An analytic theory of generalization dynamics and transfer learning in deep linear networks
Andrew K. Lampinen, Surya Ganguli
TL;DR
This work develops an analytic theory of generalization dynamics for deep linear networks within a teacher-student, low-rank/noise framework. It yields closed-form training and test error expressions as functions of time, data size, initialization, and task structure, revealing that early learning prioritizes high-SNR task structure and can be largely independent of network size. A phase transition in how teacher information imprints onto training data and a non-gradient shrinkage algorithm are derived, along with a theory for transfer learning driven by input-feature alignment. The results extend, qualitatively, to nonlinear networks and deeper architectures, offering insight into task design and transfer strategies that could improve generalization in real-world deep learning.
Abstract
Much attention has been devoted recently to the generalization puzzle in deep learning: large, deep networks can generalize well, but existing theories bounding generalization error are exceedingly loose, and thus cannot explain this striking performance. Furthermore, a major hope is that knowledge may transfer across tasks, so that multi-task learning can improve generalization on individual tasks. However we lack analytic theories that can quantitatively predict how the degree of knowledge transfer depends on the relationship between the tasks. We develop an analytic theory of the nonlinear dynamics of generalization in deep linear networks, both within and across tasks. In particular, our theory provides analytic solutions to the training and testing error of deep networks as a function of training time, number of examples, network size and initialization, and the task structure and SNR. Our theory reveals that deep networks progressively learn the most important task structure first, so that generalization error at the early stopping time primarily depends on task structure and is independent of network size.

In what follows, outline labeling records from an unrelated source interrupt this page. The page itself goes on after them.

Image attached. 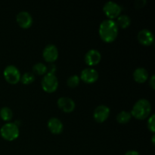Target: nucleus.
<instances>
[{"instance_id":"20e7f679","label":"nucleus","mask_w":155,"mask_h":155,"mask_svg":"<svg viewBox=\"0 0 155 155\" xmlns=\"http://www.w3.org/2000/svg\"><path fill=\"white\" fill-rule=\"evenodd\" d=\"M41 86L45 92L51 93L58 87V80L55 74L46 73L41 80Z\"/></svg>"},{"instance_id":"f8f14e48","label":"nucleus","mask_w":155,"mask_h":155,"mask_svg":"<svg viewBox=\"0 0 155 155\" xmlns=\"http://www.w3.org/2000/svg\"><path fill=\"white\" fill-rule=\"evenodd\" d=\"M138 41L143 45H150L154 42V36L152 32L148 29L139 30L137 35Z\"/></svg>"},{"instance_id":"f3484780","label":"nucleus","mask_w":155,"mask_h":155,"mask_svg":"<svg viewBox=\"0 0 155 155\" xmlns=\"http://www.w3.org/2000/svg\"><path fill=\"white\" fill-rule=\"evenodd\" d=\"M131 117L132 115L130 112L127 111V110H122L117 115V121L119 124H127V123L130 122Z\"/></svg>"},{"instance_id":"4be33fe9","label":"nucleus","mask_w":155,"mask_h":155,"mask_svg":"<svg viewBox=\"0 0 155 155\" xmlns=\"http://www.w3.org/2000/svg\"><path fill=\"white\" fill-rule=\"evenodd\" d=\"M155 115L151 114L149 117L148 120V122H147V126H148V128L150 131H151L152 133H154L155 131Z\"/></svg>"},{"instance_id":"7ed1b4c3","label":"nucleus","mask_w":155,"mask_h":155,"mask_svg":"<svg viewBox=\"0 0 155 155\" xmlns=\"http://www.w3.org/2000/svg\"><path fill=\"white\" fill-rule=\"evenodd\" d=\"M0 134L4 139L7 141H14L19 136L20 130L18 126L15 123L8 122L5 124L0 129Z\"/></svg>"},{"instance_id":"9b49d317","label":"nucleus","mask_w":155,"mask_h":155,"mask_svg":"<svg viewBox=\"0 0 155 155\" xmlns=\"http://www.w3.org/2000/svg\"><path fill=\"white\" fill-rule=\"evenodd\" d=\"M85 62L89 66H95L98 64L101 59V54L98 50L92 48L85 54Z\"/></svg>"},{"instance_id":"dca6fc26","label":"nucleus","mask_w":155,"mask_h":155,"mask_svg":"<svg viewBox=\"0 0 155 155\" xmlns=\"http://www.w3.org/2000/svg\"><path fill=\"white\" fill-rule=\"evenodd\" d=\"M118 27L121 28H127L131 24V18L127 15H120L117 18V21H115Z\"/></svg>"},{"instance_id":"2eb2a0df","label":"nucleus","mask_w":155,"mask_h":155,"mask_svg":"<svg viewBox=\"0 0 155 155\" xmlns=\"http://www.w3.org/2000/svg\"><path fill=\"white\" fill-rule=\"evenodd\" d=\"M133 78L137 83H145L148 79V72L145 68H137L133 72Z\"/></svg>"},{"instance_id":"a878e982","label":"nucleus","mask_w":155,"mask_h":155,"mask_svg":"<svg viewBox=\"0 0 155 155\" xmlns=\"http://www.w3.org/2000/svg\"><path fill=\"white\" fill-rule=\"evenodd\" d=\"M125 155H140V154L135 150H130L125 153Z\"/></svg>"},{"instance_id":"bb28decb","label":"nucleus","mask_w":155,"mask_h":155,"mask_svg":"<svg viewBox=\"0 0 155 155\" xmlns=\"http://www.w3.org/2000/svg\"><path fill=\"white\" fill-rule=\"evenodd\" d=\"M154 138H155L154 134H153L152 138H151V140H152V144H153V145H154Z\"/></svg>"},{"instance_id":"1a4fd4ad","label":"nucleus","mask_w":155,"mask_h":155,"mask_svg":"<svg viewBox=\"0 0 155 155\" xmlns=\"http://www.w3.org/2000/svg\"><path fill=\"white\" fill-rule=\"evenodd\" d=\"M110 112V108L107 105L101 104L94 110L93 117L97 123H103L108 118Z\"/></svg>"},{"instance_id":"f257e3e1","label":"nucleus","mask_w":155,"mask_h":155,"mask_svg":"<svg viewBox=\"0 0 155 155\" xmlns=\"http://www.w3.org/2000/svg\"><path fill=\"white\" fill-rule=\"evenodd\" d=\"M118 27L114 20L105 19L100 24L98 33L104 42H113L118 36Z\"/></svg>"},{"instance_id":"f03ea898","label":"nucleus","mask_w":155,"mask_h":155,"mask_svg":"<svg viewBox=\"0 0 155 155\" xmlns=\"http://www.w3.org/2000/svg\"><path fill=\"white\" fill-rule=\"evenodd\" d=\"M151 111V104L146 98L138 100L133 105L131 115L138 120H145L149 117Z\"/></svg>"},{"instance_id":"5701e85b","label":"nucleus","mask_w":155,"mask_h":155,"mask_svg":"<svg viewBox=\"0 0 155 155\" xmlns=\"http://www.w3.org/2000/svg\"><path fill=\"white\" fill-rule=\"evenodd\" d=\"M56 71V65L54 63H50L47 66V73L49 74H54Z\"/></svg>"},{"instance_id":"39448f33","label":"nucleus","mask_w":155,"mask_h":155,"mask_svg":"<svg viewBox=\"0 0 155 155\" xmlns=\"http://www.w3.org/2000/svg\"><path fill=\"white\" fill-rule=\"evenodd\" d=\"M5 79L10 84H16L21 80V73L15 65H8L3 71Z\"/></svg>"},{"instance_id":"aec40b11","label":"nucleus","mask_w":155,"mask_h":155,"mask_svg":"<svg viewBox=\"0 0 155 155\" xmlns=\"http://www.w3.org/2000/svg\"><path fill=\"white\" fill-rule=\"evenodd\" d=\"M35 80V75L33 72H25L21 77V83L24 85H29Z\"/></svg>"},{"instance_id":"b1692460","label":"nucleus","mask_w":155,"mask_h":155,"mask_svg":"<svg viewBox=\"0 0 155 155\" xmlns=\"http://www.w3.org/2000/svg\"><path fill=\"white\" fill-rule=\"evenodd\" d=\"M145 4H146V0H137L135 2V5H136V8H137L144 7Z\"/></svg>"},{"instance_id":"393cba45","label":"nucleus","mask_w":155,"mask_h":155,"mask_svg":"<svg viewBox=\"0 0 155 155\" xmlns=\"http://www.w3.org/2000/svg\"><path fill=\"white\" fill-rule=\"evenodd\" d=\"M149 86H151V89H155V76L154 74H153L149 80Z\"/></svg>"},{"instance_id":"9d476101","label":"nucleus","mask_w":155,"mask_h":155,"mask_svg":"<svg viewBox=\"0 0 155 155\" xmlns=\"http://www.w3.org/2000/svg\"><path fill=\"white\" fill-rule=\"evenodd\" d=\"M16 21L19 26L22 28H29L33 24V18L27 11H21L18 12L16 16Z\"/></svg>"},{"instance_id":"412c9836","label":"nucleus","mask_w":155,"mask_h":155,"mask_svg":"<svg viewBox=\"0 0 155 155\" xmlns=\"http://www.w3.org/2000/svg\"><path fill=\"white\" fill-rule=\"evenodd\" d=\"M80 77H78L77 75H72L68 77L67 80V85L70 88H75L80 84Z\"/></svg>"},{"instance_id":"6ab92c4d","label":"nucleus","mask_w":155,"mask_h":155,"mask_svg":"<svg viewBox=\"0 0 155 155\" xmlns=\"http://www.w3.org/2000/svg\"><path fill=\"white\" fill-rule=\"evenodd\" d=\"M33 73L38 75H45L47 73V66L42 62H38L33 66Z\"/></svg>"},{"instance_id":"ddd939ff","label":"nucleus","mask_w":155,"mask_h":155,"mask_svg":"<svg viewBox=\"0 0 155 155\" xmlns=\"http://www.w3.org/2000/svg\"><path fill=\"white\" fill-rule=\"evenodd\" d=\"M57 103L59 108L62 111L66 112V113L72 112L75 109V102L72 98H69V97H60L58 99Z\"/></svg>"},{"instance_id":"6e6552de","label":"nucleus","mask_w":155,"mask_h":155,"mask_svg":"<svg viewBox=\"0 0 155 155\" xmlns=\"http://www.w3.org/2000/svg\"><path fill=\"white\" fill-rule=\"evenodd\" d=\"M99 74L92 68H86L81 71L80 79L86 83H93L98 80Z\"/></svg>"},{"instance_id":"0eeeda50","label":"nucleus","mask_w":155,"mask_h":155,"mask_svg":"<svg viewBox=\"0 0 155 155\" xmlns=\"http://www.w3.org/2000/svg\"><path fill=\"white\" fill-rule=\"evenodd\" d=\"M42 56L48 63H54L58 58V49L54 44H48L44 48Z\"/></svg>"},{"instance_id":"4468645a","label":"nucleus","mask_w":155,"mask_h":155,"mask_svg":"<svg viewBox=\"0 0 155 155\" xmlns=\"http://www.w3.org/2000/svg\"><path fill=\"white\" fill-rule=\"evenodd\" d=\"M47 126H48V128L50 130V132L55 135H58L61 133L64 130L63 123L61 121L60 119L57 117L50 118L48 120Z\"/></svg>"},{"instance_id":"423d86ee","label":"nucleus","mask_w":155,"mask_h":155,"mask_svg":"<svg viewBox=\"0 0 155 155\" xmlns=\"http://www.w3.org/2000/svg\"><path fill=\"white\" fill-rule=\"evenodd\" d=\"M103 12L108 19L114 20L120 15L122 12V6L113 1H108L103 6Z\"/></svg>"},{"instance_id":"a211bd4d","label":"nucleus","mask_w":155,"mask_h":155,"mask_svg":"<svg viewBox=\"0 0 155 155\" xmlns=\"http://www.w3.org/2000/svg\"><path fill=\"white\" fill-rule=\"evenodd\" d=\"M13 112L8 107H2L0 109V117L4 121H9L12 119Z\"/></svg>"}]
</instances>
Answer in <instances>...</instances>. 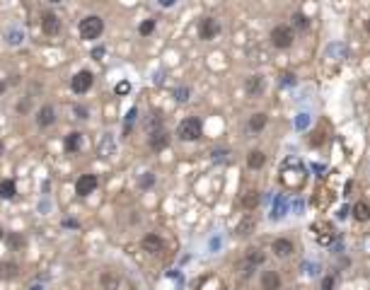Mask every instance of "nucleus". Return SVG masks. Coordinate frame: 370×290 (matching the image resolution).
<instances>
[{
  "instance_id": "f257e3e1",
  "label": "nucleus",
  "mask_w": 370,
  "mask_h": 290,
  "mask_svg": "<svg viewBox=\"0 0 370 290\" xmlns=\"http://www.w3.org/2000/svg\"><path fill=\"white\" fill-rule=\"evenodd\" d=\"M78 31H80V36H83V39L94 41V39H99V36H102V31H104V20H102V17H97V15H90V17H85V20L80 22Z\"/></svg>"
},
{
  "instance_id": "f03ea898",
  "label": "nucleus",
  "mask_w": 370,
  "mask_h": 290,
  "mask_svg": "<svg viewBox=\"0 0 370 290\" xmlns=\"http://www.w3.org/2000/svg\"><path fill=\"white\" fill-rule=\"evenodd\" d=\"M293 39H295V34H293V29L288 27V25H278V27L271 29V44L276 49H290Z\"/></svg>"
},
{
  "instance_id": "7ed1b4c3",
  "label": "nucleus",
  "mask_w": 370,
  "mask_h": 290,
  "mask_svg": "<svg viewBox=\"0 0 370 290\" xmlns=\"http://www.w3.org/2000/svg\"><path fill=\"white\" fill-rule=\"evenodd\" d=\"M177 136L182 138V141H199L201 138V121L199 118H184L182 123H179V128H177Z\"/></svg>"
},
{
  "instance_id": "20e7f679",
  "label": "nucleus",
  "mask_w": 370,
  "mask_h": 290,
  "mask_svg": "<svg viewBox=\"0 0 370 290\" xmlns=\"http://www.w3.org/2000/svg\"><path fill=\"white\" fill-rule=\"evenodd\" d=\"M70 87H73V92H75V94L87 92V89L92 87V73H90V70H80V73H75V75H73V80H70Z\"/></svg>"
},
{
  "instance_id": "39448f33",
  "label": "nucleus",
  "mask_w": 370,
  "mask_h": 290,
  "mask_svg": "<svg viewBox=\"0 0 370 290\" xmlns=\"http://www.w3.org/2000/svg\"><path fill=\"white\" fill-rule=\"evenodd\" d=\"M97 184H99V181H97L94 174H83V176L75 181V194H78V196H90V194L97 189Z\"/></svg>"
},
{
  "instance_id": "423d86ee",
  "label": "nucleus",
  "mask_w": 370,
  "mask_h": 290,
  "mask_svg": "<svg viewBox=\"0 0 370 290\" xmlns=\"http://www.w3.org/2000/svg\"><path fill=\"white\" fill-rule=\"evenodd\" d=\"M220 31V25L213 20V17H203L199 25V36L203 41H211V39H216V34Z\"/></svg>"
},
{
  "instance_id": "0eeeda50",
  "label": "nucleus",
  "mask_w": 370,
  "mask_h": 290,
  "mask_svg": "<svg viewBox=\"0 0 370 290\" xmlns=\"http://www.w3.org/2000/svg\"><path fill=\"white\" fill-rule=\"evenodd\" d=\"M41 29H44V34H49V36L61 34V17L54 15V12H46L44 20H41Z\"/></svg>"
},
{
  "instance_id": "6e6552de",
  "label": "nucleus",
  "mask_w": 370,
  "mask_h": 290,
  "mask_svg": "<svg viewBox=\"0 0 370 290\" xmlns=\"http://www.w3.org/2000/svg\"><path fill=\"white\" fill-rule=\"evenodd\" d=\"M54 121H56L54 107H41V109L36 112V126H39V128H46V126H51Z\"/></svg>"
},
{
  "instance_id": "1a4fd4ad",
  "label": "nucleus",
  "mask_w": 370,
  "mask_h": 290,
  "mask_svg": "<svg viewBox=\"0 0 370 290\" xmlns=\"http://www.w3.org/2000/svg\"><path fill=\"white\" fill-rule=\"evenodd\" d=\"M261 288L264 290H278L281 288V276L276 271H264L261 276Z\"/></svg>"
},
{
  "instance_id": "9d476101",
  "label": "nucleus",
  "mask_w": 370,
  "mask_h": 290,
  "mask_svg": "<svg viewBox=\"0 0 370 290\" xmlns=\"http://www.w3.org/2000/svg\"><path fill=\"white\" fill-rule=\"evenodd\" d=\"M162 247H165V244H162V239H160L157 234H148V237L143 239V249L150 252V254H160Z\"/></svg>"
},
{
  "instance_id": "9b49d317",
  "label": "nucleus",
  "mask_w": 370,
  "mask_h": 290,
  "mask_svg": "<svg viewBox=\"0 0 370 290\" xmlns=\"http://www.w3.org/2000/svg\"><path fill=\"white\" fill-rule=\"evenodd\" d=\"M245 89H247L249 97H259V94L264 92V78H261V75H252V78L247 80Z\"/></svg>"
},
{
  "instance_id": "f8f14e48",
  "label": "nucleus",
  "mask_w": 370,
  "mask_h": 290,
  "mask_svg": "<svg viewBox=\"0 0 370 290\" xmlns=\"http://www.w3.org/2000/svg\"><path fill=\"white\" fill-rule=\"evenodd\" d=\"M170 143V136L165 133V131H153L150 133V147L153 150H165Z\"/></svg>"
},
{
  "instance_id": "ddd939ff",
  "label": "nucleus",
  "mask_w": 370,
  "mask_h": 290,
  "mask_svg": "<svg viewBox=\"0 0 370 290\" xmlns=\"http://www.w3.org/2000/svg\"><path fill=\"white\" fill-rule=\"evenodd\" d=\"M271 249H274V254H276V257H290V254L295 252V247H293V242H290V239H276Z\"/></svg>"
},
{
  "instance_id": "4468645a",
  "label": "nucleus",
  "mask_w": 370,
  "mask_h": 290,
  "mask_svg": "<svg viewBox=\"0 0 370 290\" xmlns=\"http://www.w3.org/2000/svg\"><path fill=\"white\" fill-rule=\"evenodd\" d=\"M353 218L358 220V223H368L370 220V203L366 201H358L353 205Z\"/></svg>"
},
{
  "instance_id": "2eb2a0df",
  "label": "nucleus",
  "mask_w": 370,
  "mask_h": 290,
  "mask_svg": "<svg viewBox=\"0 0 370 290\" xmlns=\"http://www.w3.org/2000/svg\"><path fill=\"white\" fill-rule=\"evenodd\" d=\"M80 147H83V133L73 131V133L65 138V150H68V152H78Z\"/></svg>"
},
{
  "instance_id": "dca6fc26",
  "label": "nucleus",
  "mask_w": 370,
  "mask_h": 290,
  "mask_svg": "<svg viewBox=\"0 0 370 290\" xmlns=\"http://www.w3.org/2000/svg\"><path fill=\"white\" fill-rule=\"evenodd\" d=\"M15 194H17L15 181L12 179H2L0 181V199H15Z\"/></svg>"
},
{
  "instance_id": "f3484780",
  "label": "nucleus",
  "mask_w": 370,
  "mask_h": 290,
  "mask_svg": "<svg viewBox=\"0 0 370 290\" xmlns=\"http://www.w3.org/2000/svg\"><path fill=\"white\" fill-rule=\"evenodd\" d=\"M264 162H266V155H264L261 150H252V152L247 155V165H249L252 170H259V167H264Z\"/></svg>"
},
{
  "instance_id": "a211bd4d",
  "label": "nucleus",
  "mask_w": 370,
  "mask_h": 290,
  "mask_svg": "<svg viewBox=\"0 0 370 290\" xmlns=\"http://www.w3.org/2000/svg\"><path fill=\"white\" fill-rule=\"evenodd\" d=\"M264 126H266V114H254L252 118H249V131H254V133H259V131H264Z\"/></svg>"
},
{
  "instance_id": "6ab92c4d",
  "label": "nucleus",
  "mask_w": 370,
  "mask_h": 290,
  "mask_svg": "<svg viewBox=\"0 0 370 290\" xmlns=\"http://www.w3.org/2000/svg\"><path fill=\"white\" fill-rule=\"evenodd\" d=\"M17 276V263H0V278H15Z\"/></svg>"
},
{
  "instance_id": "aec40b11",
  "label": "nucleus",
  "mask_w": 370,
  "mask_h": 290,
  "mask_svg": "<svg viewBox=\"0 0 370 290\" xmlns=\"http://www.w3.org/2000/svg\"><path fill=\"white\" fill-rule=\"evenodd\" d=\"M308 25H310L308 15H303V12H295V15H293V27H298V29H308Z\"/></svg>"
},
{
  "instance_id": "412c9836",
  "label": "nucleus",
  "mask_w": 370,
  "mask_h": 290,
  "mask_svg": "<svg viewBox=\"0 0 370 290\" xmlns=\"http://www.w3.org/2000/svg\"><path fill=\"white\" fill-rule=\"evenodd\" d=\"M138 31H141L143 36H150V34L155 31V20H145L141 27H138Z\"/></svg>"
},
{
  "instance_id": "4be33fe9",
  "label": "nucleus",
  "mask_w": 370,
  "mask_h": 290,
  "mask_svg": "<svg viewBox=\"0 0 370 290\" xmlns=\"http://www.w3.org/2000/svg\"><path fill=\"white\" fill-rule=\"evenodd\" d=\"M242 203H245V208H254L256 203H259V194H256V191H249V196H245Z\"/></svg>"
},
{
  "instance_id": "5701e85b",
  "label": "nucleus",
  "mask_w": 370,
  "mask_h": 290,
  "mask_svg": "<svg viewBox=\"0 0 370 290\" xmlns=\"http://www.w3.org/2000/svg\"><path fill=\"white\" fill-rule=\"evenodd\" d=\"M261 261H264V254H261V252H259V249H249V263H261Z\"/></svg>"
},
{
  "instance_id": "b1692460",
  "label": "nucleus",
  "mask_w": 370,
  "mask_h": 290,
  "mask_svg": "<svg viewBox=\"0 0 370 290\" xmlns=\"http://www.w3.org/2000/svg\"><path fill=\"white\" fill-rule=\"evenodd\" d=\"M7 242H10V247H22V244H25V237H20V234H10V237H7Z\"/></svg>"
},
{
  "instance_id": "393cba45",
  "label": "nucleus",
  "mask_w": 370,
  "mask_h": 290,
  "mask_svg": "<svg viewBox=\"0 0 370 290\" xmlns=\"http://www.w3.org/2000/svg\"><path fill=\"white\" fill-rule=\"evenodd\" d=\"M174 97H177L179 102H186V99H189V89H186V87H179V89L174 92Z\"/></svg>"
},
{
  "instance_id": "a878e982",
  "label": "nucleus",
  "mask_w": 370,
  "mask_h": 290,
  "mask_svg": "<svg viewBox=\"0 0 370 290\" xmlns=\"http://www.w3.org/2000/svg\"><path fill=\"white\" fill-rule=\"evenodd\" d=\"M252 228H254V220L249 218L247 223H242V225H240V234H249V230H252Z\"/></svg>"
},
{
  "instance_id": "bb28decb",
  "label": "nucleus",
  "mask_w": 370,
  "mask_h": 290,
  "mask_svg": "<svg viewBox=\"0 0 370 290\" xmlns=\"http://www.w3.org/2000/svg\"><path fill=\"white\" fill-rule=\"evenodd\" d=\"M281 83H285V85H295V75H293V73H281Z\"/></svg>"
},
{
  "instance_id": "cd10ccee",
  "label": "nucleus",
  "mask_w": 370,
  "mask_h": 290,
  "mask_svg": "<svg viewBox=\"0 0 370 290\" xmlns=\"http://www.w3.org/2000/svg\"><path fill=\"white\" fill-rule=\"evenodd\" d=\"M334 288V278H332V276H324V278H322V290H332Z\"/></svg>"
},
{
  "instance_id": "c85d7f7f",
  "label": "nucleus",
  "mask_w": 370,
  "mask_h": 290,
  "mask_svg": "<svg viewBox=\"0 0 370 290\" xmlns=\"http://www.w3.org/2000/svg\"><path fill=\"white\" fill-rule=\"evenodd\" d=\"M128 89H131V85H128V83L123 80V83H119V85H116V94H126Z\"/></svg>"
},
{
  "instance_id": "c756f323",
  "label": "nucleus",
  "mask_w": 370,
  "mask_h": 290,
  "mask_svg": "<svg viewBox=\"0 0 370 290\" xmlns=\"http://www.w3.org/2000/svg\"><path fill=\"white\" fill-rule=\"evenodd\" d=\"M141 186H143V189H148V186H153V174H150V172H148V174H145V176H143V179H141Z\"/></svg>"
},
{
  "instance_id": "7c9ffc66",
  "label": "nucleus",
  "mask_w": 370,
  "mask_h": 290,
  "mask_svg": "<svg viewBox=\"0 0 370 290\" xmlns=\"http://www.w3.org/2000/svg\"><path fill=\"white\" fill-rule=\"evenodd\" d=\"M102 56H104V49H102V46L92 51V58H94V60H99V58H102Z\"/></svg>"
},
{
  "instance_id": "2f4dec72",
  "label": "nucleus",
  "mask_w": 370,
  "mask_h": 290,
  "mask_svg": "<svg viewBox=\"0 0 370 290\" xmlns=\"http://www.w3.org/2000/svg\"><path fill=\"white\" fill-rule=\"evenodd\" d=\"M75 114H78V118H87V109H85V107H83V109L78 107V109H75Z\"/></svg>"
},
{
  "instance_id": "473e14b6",
  "label": "nucleus",
  "mask_w": 370,
  "mask_h": 290,
  "mask_svg": "<svg viewBox=\"0 0 370 290\" xmlns=\"http://www.w3.org/2000/svg\"><path fill=\"white\" fill-rule=\"evenodd\" d=\"M174 2H177V0H160V5H162V7H172Z\"/></svg>"
},
{
  "instance_id": "72a5a7b5",
  "label": "nucleus",
  "mask_w": 370,
  "mask_h": 290,
  "mask_svg": "<svg viewBox=\"0 0 370 290\" xmlns=\"http://www.w3.org/2000/svg\"><path fill=\"white\" fill-rule=\"evenodd\" d=\"M29 290H44V288H41V286H31Z\"/></svg>"
},
{
  "instance_id": "f704fd0d",
  "label": "nucleus",
  "mask_w": 370,
  "mask_h": 290,
  "mask_svg": "<svg viewBox=\"0 0 370 290\" xmlns=\"http://www.w3.org/2000/svg\"><path fill=\"white\" fill-rule=\"evenodd\" d=\"M366 31H368V34H370V20H368V22H366Z\"/></svg>"
},
{
  "instance_id": "c9c22d12",
  "label": "nucleus",
  "mask_w": 370,
  "mask_h": 290,
  "mask_svg": "<svg viewBox=\"0 0 370 290\" xmlns=\"http://www.w3.org/2000/svg\"><path fill=\"white\" fill-rule=\"evenodd\" d=\"M2 89H5V83H0V94H2Z\"/></svg>"
},
{
  "instance_id": "e433bc0d",
  "label": "nucleus",
  "mask_w": 370,
  "mask_h": 290,
  "mask_svg": "<svg viewBox=\"0 0 370 290\" xmlns=\"http://www.w3.org/2000/svg\"><path fill=\"white\" fill-rule=\"evenodd\" d=\"M2 234H5V232H2V228H0V239H2Z\"/></svg>"
},
{
  "instance_id": "4c0bfd02",
  "label": "nucleus",
  "mask_w": 370,
  "mask_h": 290,
  "mask_svg": "<svg viewBox=\"0 0 370 290\" xmlns=\"http://www.w3.org/2000/svg\"><path fill=\"white\" fill-rule=\"evenodd\" d=\"M51 2H61V0H51Z\"/></svg>"
}]
</instances>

This suggests any tight bound on generalization error must take into account task structure, and explains observations about real data being learned faster than random data. Intriguingly our theory also reveals the existence of a learning algorithm that proveably out-performs neural network training through gradient descent. Finally, for transfer learning, our theory reveals that knowledge transfer depends sensitively, but computably, on the SNRs and input feature alignments of pairs of tasks.